• _Goal of the exercise_
Leaving every image behind, reproduce the records word for word.

· · · · ·

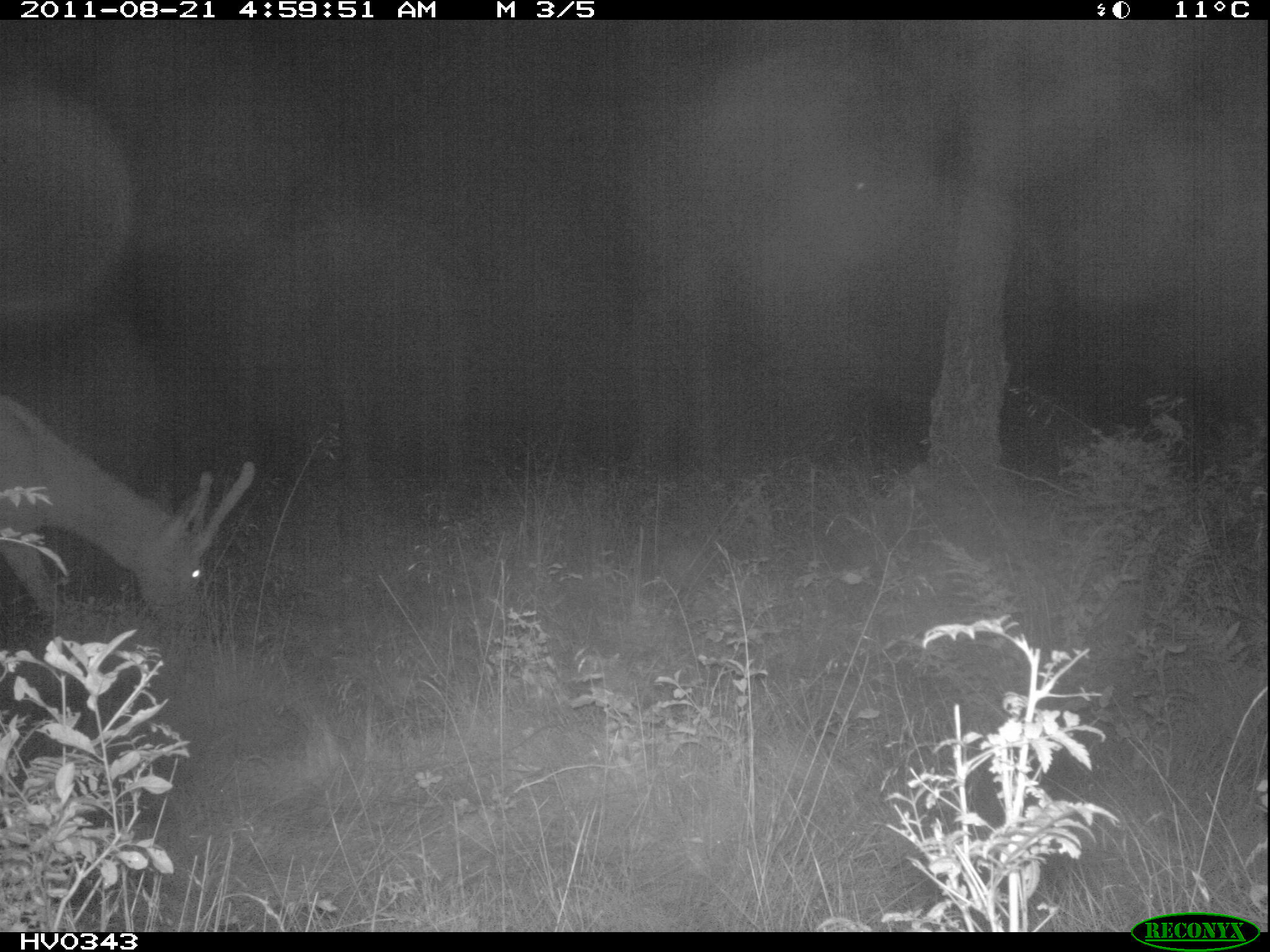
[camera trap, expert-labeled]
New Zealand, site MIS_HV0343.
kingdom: Animalia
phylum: Chordata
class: Mammalia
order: Artiodactyla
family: Cervidae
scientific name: Cervidae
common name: deer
Deer (Cervidae).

· · · · ·

• _Your solution_
[camera trap, expert-labeled]
New Zealand, site MIS_HV0343.
kingdom: Animalia
phylum: Chordata
class: Mammalia
order: Artiodactyla
family: Cervidae
scientific name: Cervidae
common name: deer
Deer (Cervidae).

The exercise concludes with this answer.